Take each line of the listing that has the string "Master" and report it.

EXERCISE INPUT:
★ ★ ★ ★ ★
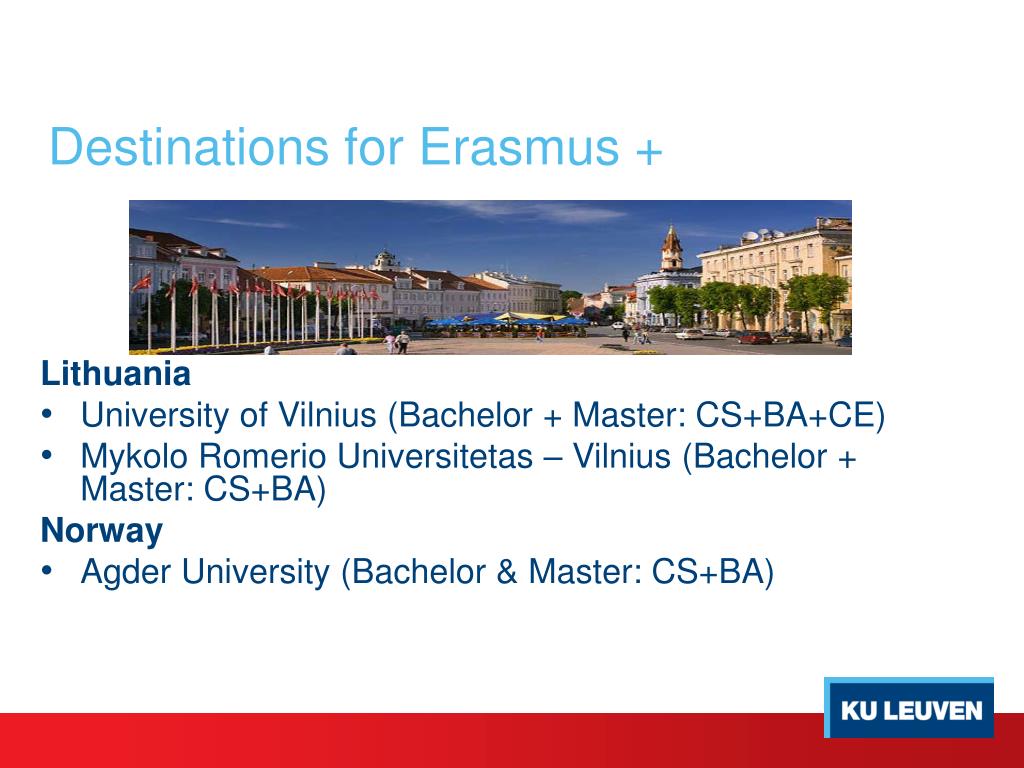 Destinations for Erasmus +

Lithuania
• University of Vilnius (Bachelor + Master: CS+BA+CE)
• Mykolo Romerio Universitetas – Vilnius (Bachelor + Master: CS+BA)

Norway
• Agder University (Bachelor & Master: CS+BA)

KU LEUVEN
★ ★ ★ ★ ★
YOUR SOLUTION:
• University of Vilnius (Bachelor + Master: CS+BA+CE)
• Mykolo Romerio Universitetas – Vilnius (Bachelor + Master: CS+BA)
• Agder University (Bachelor & Master: CS+BA)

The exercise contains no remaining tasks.